然而今晨,我冲着温水,一段回忆蓦然奔出,替我做了抉择。将我白板上的人生规划,用沾着酒精的纸巾,擦拭得全无踪影。
我伏了。于是我传了那封讯息给孤挺。字迹逐一落下,死囚的我逐步走到活板门上。我静待、或许病态地期待,期待其中一名法警按下执行绞刑的按钮,将我的个人意志应声扯断。
殊不知,得到孤挺的回音后,我翻找了一些资料,才发觉先前得出的结论根本站不住脚。
接着,我扯开绞绳,走出活板门;那段熠熠生辉的回忆,自它出现的墙角消逝,就和来时一样猝不及防;因为一则 驷马难追的讯息,孤挺仍然沉浸于他的另一半乐意当个母亲的美好远景里。
离开刑场后,我擡头看见云缝间的灿阳,本能地想来北投走走。
一抹玉红自眼角掠过,扭头只见一名小男孩手脚并用地攀上洗石子栏杆。
正当我不耐烦地想着该不该劝阻他时,一名妇女及时制止男孩。

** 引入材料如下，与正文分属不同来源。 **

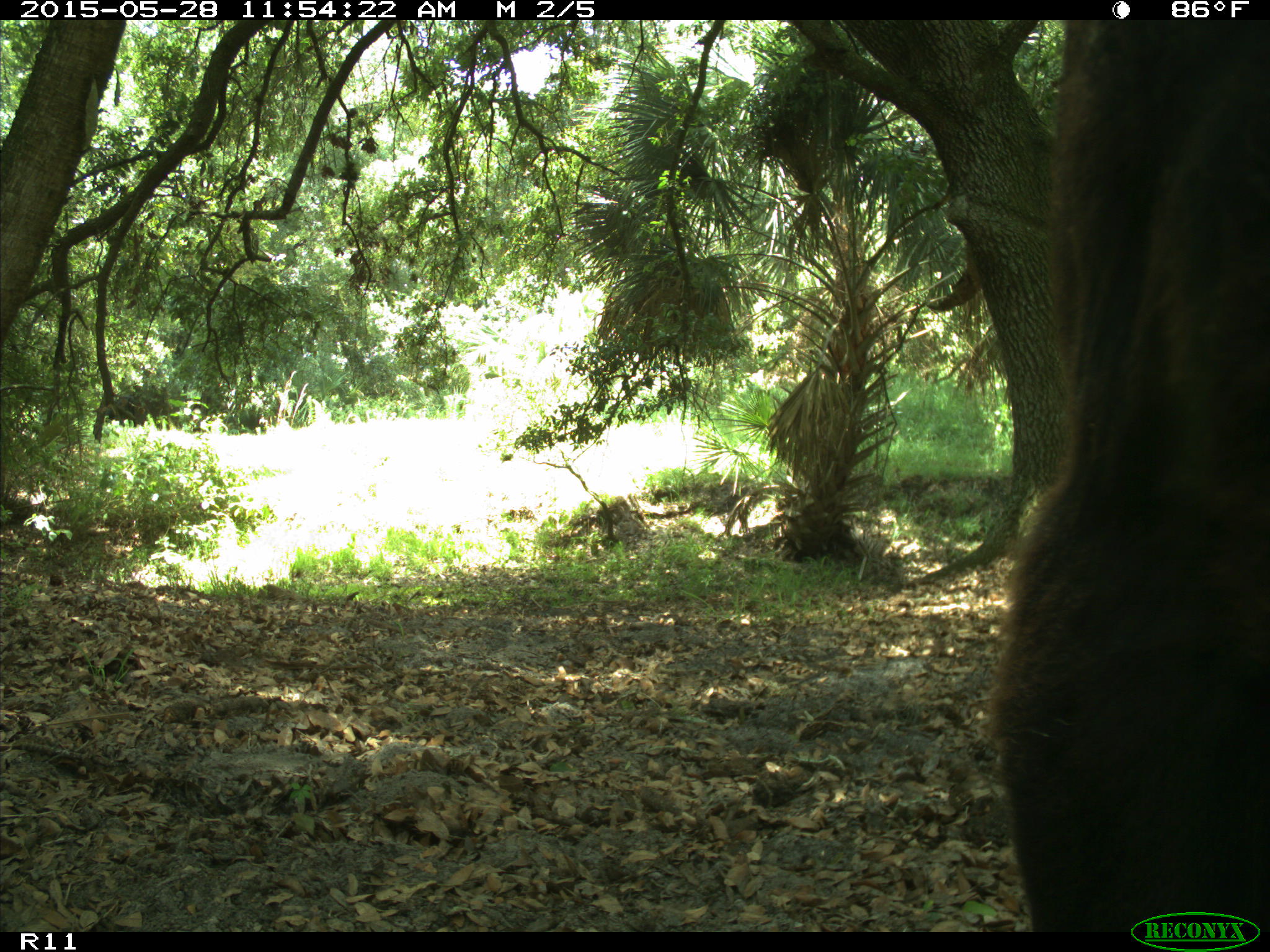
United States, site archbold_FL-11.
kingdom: Animalia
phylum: Chordata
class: Mammalia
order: Artiodactyla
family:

她抱起他,要他望向下方庭院。
「我们来找找看爸爸,你有看到吗?我们一起喊爸爸的名字—」那名母亲字正腔圆地喊着他的名字。
倏地,我的交感神经与副交感神经,似乎产生了永远不能修复的失衡。那个名字,是我的他。
我着急往下张望,蓊郁庭院里,果然少了回声。
2021年正月初一,传染性肺炎的新闻仍在电视里滔滔不竭,我索然无味地啃着年菜。隐约瞥见祖父困惑地望着空荡无物的沙发一隅。